** Goal **
Reproduce the listing below character for character; drop every image.

** Dataset rows **

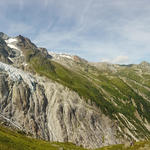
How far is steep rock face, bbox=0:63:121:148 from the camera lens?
327 feet

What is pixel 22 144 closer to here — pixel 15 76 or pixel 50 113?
pixel 50 113

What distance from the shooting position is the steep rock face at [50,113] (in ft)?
327

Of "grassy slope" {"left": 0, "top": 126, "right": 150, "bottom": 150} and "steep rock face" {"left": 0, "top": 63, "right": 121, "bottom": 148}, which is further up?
"steep rock face" {"left": 0, "top": 63, "right": 121, "bottom": 148}

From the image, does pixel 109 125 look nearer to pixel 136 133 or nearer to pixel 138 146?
pixel 136 133

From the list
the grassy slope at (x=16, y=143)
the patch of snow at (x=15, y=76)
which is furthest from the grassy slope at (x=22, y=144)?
the patch of snow at (x=15, y=76)

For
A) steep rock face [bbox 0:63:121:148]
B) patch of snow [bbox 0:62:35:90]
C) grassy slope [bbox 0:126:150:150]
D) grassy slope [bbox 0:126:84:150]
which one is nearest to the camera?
grassy slope [bbox 0:126:84:150]

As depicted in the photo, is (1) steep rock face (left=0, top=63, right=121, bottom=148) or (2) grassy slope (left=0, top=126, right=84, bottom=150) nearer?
(2) grassy slope (left=0, top=126, right=84, bottom=150)

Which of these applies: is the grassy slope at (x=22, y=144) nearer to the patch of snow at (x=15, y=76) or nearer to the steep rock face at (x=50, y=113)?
the steep rock face at (x=50, y=113)

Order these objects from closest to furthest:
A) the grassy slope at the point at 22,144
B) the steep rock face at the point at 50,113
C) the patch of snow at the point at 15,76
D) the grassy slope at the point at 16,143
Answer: the grassy slope at the point at 16,143
the grassy slope at the point at 22,144
the steep rock face at the point at 50,113
the patch of snow at the point at 15,76

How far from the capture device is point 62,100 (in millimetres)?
126188

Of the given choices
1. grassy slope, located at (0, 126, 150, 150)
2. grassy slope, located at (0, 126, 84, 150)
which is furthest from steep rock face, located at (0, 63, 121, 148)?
grassy slope, located at (0, 126, 84, 150)

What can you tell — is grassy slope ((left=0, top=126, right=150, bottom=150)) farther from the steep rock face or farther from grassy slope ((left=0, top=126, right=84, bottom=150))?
the steep rock face

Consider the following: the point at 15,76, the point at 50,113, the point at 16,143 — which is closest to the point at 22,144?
the point at 16,143

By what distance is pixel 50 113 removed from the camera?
116m
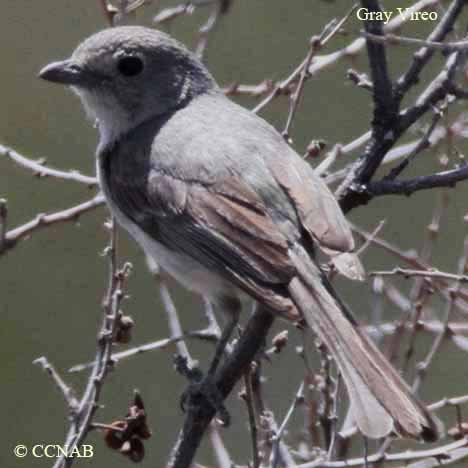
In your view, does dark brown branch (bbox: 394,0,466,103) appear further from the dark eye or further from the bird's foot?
the dark eye

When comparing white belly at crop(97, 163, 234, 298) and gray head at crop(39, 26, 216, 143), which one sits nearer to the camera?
white belly at crop(97, 163, 234, 298)

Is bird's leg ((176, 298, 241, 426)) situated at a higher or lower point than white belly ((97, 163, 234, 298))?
lower

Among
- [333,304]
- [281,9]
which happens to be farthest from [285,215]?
[281,9]

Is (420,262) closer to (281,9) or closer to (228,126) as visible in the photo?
(228,126)

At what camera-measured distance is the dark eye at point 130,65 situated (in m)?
4.33

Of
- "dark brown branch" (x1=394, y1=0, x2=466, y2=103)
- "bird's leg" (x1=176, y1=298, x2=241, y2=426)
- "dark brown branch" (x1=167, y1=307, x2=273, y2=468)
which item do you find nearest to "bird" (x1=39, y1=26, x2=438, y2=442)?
"dark brown branch" (x1=167, y1=307, x2=273, y2=468)

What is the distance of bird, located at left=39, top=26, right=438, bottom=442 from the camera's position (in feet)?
11.1

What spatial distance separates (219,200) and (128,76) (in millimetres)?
773

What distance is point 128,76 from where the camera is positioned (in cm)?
437

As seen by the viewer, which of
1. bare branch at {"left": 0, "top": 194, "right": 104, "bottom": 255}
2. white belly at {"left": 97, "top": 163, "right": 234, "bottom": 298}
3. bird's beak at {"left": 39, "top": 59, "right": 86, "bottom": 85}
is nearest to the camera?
bare branch at {"left": 0, "top": 194, "right": 104, "bottom": 255}

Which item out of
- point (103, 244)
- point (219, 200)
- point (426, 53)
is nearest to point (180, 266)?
point (219, 200)

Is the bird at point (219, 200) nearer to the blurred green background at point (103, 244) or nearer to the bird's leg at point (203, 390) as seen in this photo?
the bird's leg at point (203, 390)

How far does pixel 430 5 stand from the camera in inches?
160

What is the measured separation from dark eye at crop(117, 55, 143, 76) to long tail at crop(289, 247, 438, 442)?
1103 millimetres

** The answer **
How far is steep rock face, bbox=0:63:121:148 from the camera lens?
327 feet

What is pixel 22 144 closer to here — pixel 15 76 or pixel 50 113?
pixel 50 113

What distance from the shooting position is the steep rock face at [50,113] (in ft)?
327

Of "grassy slope" {"left": 0, "top": 126, "right": 150, "bottom": 150} and "steep rock face" {"left": 0, "top": 63, "right": 121, "bottom": 148}, which is further up?
"steep rock face" {"left": 0, "top": 63, "right": 121, "bottom": 148}

From the image, does pixel 109 125 look nearer to pixel 136 133 or nearer to pixel 138 146?
pixel 136 133

From the list
the grassy slope at (x=16, y=143)
the patch of snow at (x=15, y=76)
which is furthest from the grassy slope at (x=22, y=144)?
the patch of snow at (x=15, y=76)

For
A) steep rock face [bbox 0:63:121:148]
B) patch of snow [bbox 0:62:35:90]
C) grassy slope [bbox 0:126:150:150]
D) grassy slope [bbox 0:126:84:150]
which one is nearest to the camera?
grassy slope [bbox 0:126:84:150]

As depicted in the photo, is (1) steep rock face (left=0, top=63, right=121, bottom=148) or (2) grassy slope (left=0, top=126, right=84, bottom=150) nearer?
(2) grassy slope (left=0, top=126, right=84, bottom=150)

Which of these applies: is the grassy slope at (x=22, y=144) nearer to the patch of snow at (x=15, y=76) or nearer to the steep rock face at (x=50, y=113)?
the steep rock face at (x=50, y=113)

Order these objects from closest to furthest:
A) the grassy slope at the point at 22,144
B) the steep rock face at the point at 50,113
C) the patch of snow at the point at 15,76
D) the grassy slope at the point at 16,143
Answer: the grassy slope at the point at 16,143
the grassy slope at the point at 22,144
the steep rock face at the point at 50,113
the patch of snow at the point at 15,76

How far from the capture device is point 62,100 (in millimetres)?
126188

Of the given choices
1. grassy slope, located at (0, 126, 150, 150)
2. grassy slope, located at (0, 126, 84, 150)
which is furthest from steep rock face, located at (0, 63, 121, 148)?
grassy slope, located at (0, 126, 84, 150)

What can you tell — is grassy slope ((left=0, top=126, right=150, bottom=150)) farther from the steep rock face or farther from grassy slope ((left=0, top=126, right=84, bottom=150))?
the steep rock face

Consider the following: the point at 15,76, the point at 50,113, the point at 16,143 — which is closest to the point at 22,144?
the point at 16,143

By what distance is pixel 50 113 removed from the camera?
116m
In your view, does dark brown branch (bbox: 394,0,466,103) appear further from the dark eye or further from the bird's foot?
the dark eye

When comparing white belly at crop(97, 163, 234, 298) and gray head at crop(39, 26, 216, 143), which one sits nearer to the camera?
white belly at crop(97, 163, 234, 298)

Is bird's leg ((176, 298, 241, 426)) situated at a higher or lower point than white belly ((97, 163, 234, 298))?
lower

Among
- [333,304]
- [281,9]
which happens to be farthest from [285,215]?
[281,9]

Is (420,262) closer to (281,9) or closer to (228,126) as visible in the photo?
(228,126)

At what camera-measured distance is the dark eye at point 130,65 situated (in m)?
4.33

Of
- "dark brown branch" (x1=394, y1=0, x2=466, y2=103)
- "bird's leg" (x1=176, y1=298, x2=241, y2=426)
- "dark brown branch" (x1=167, y1=307, x2=273, y2=468)
which item do you find nearest to "bird" (x1=39, y1=26, x2=438, y2=442)?
"dark brown branch" (x1=167, y1=307, x2=273, y2=468)

What is the distance of bird, located at left=39, top=26, right=438, bottom=442 from the camera's position (in feet)?
11.1

What spatial distance separates (219,200) and (128,76) (in millimetres)?
773

What distance is point 128,76 from where the camera is positioned (in cm)?
437

As seen by the viewer, which of
1. bare branch at {"left": 0, "top": 194, "right": 104, "bottom": 255}
2. white belly at {"left": 97, "top": 163, "right": 234, "bottom": 298}
3. bird's beak at {"left": 39, "top": 59, "right": 86, "bottom": 85}
is nearest to the camera?
bare branch at {"left": 0, "top": 194, "right": 104, "bottom": 255}

Which item out of
- point (103, 244)
- point (219, 200)
- point (426, 53)
is nearest to point (180, 266)?
point (219, 200)

Is the bird at point (219, 200) nearer to the blurred green background at point (103, 244) or nearer to the bird's leg at point (203, 390) as seen in this photo?
the bird's leg at point (203, 390)

How far does pixel 430 5 stand from the camera in inches?
160

What is the measured separation from dark eye at crop(117, 55, 143, 76) to long tail at crop(289, 247, 438, 442)?
1103 millimetres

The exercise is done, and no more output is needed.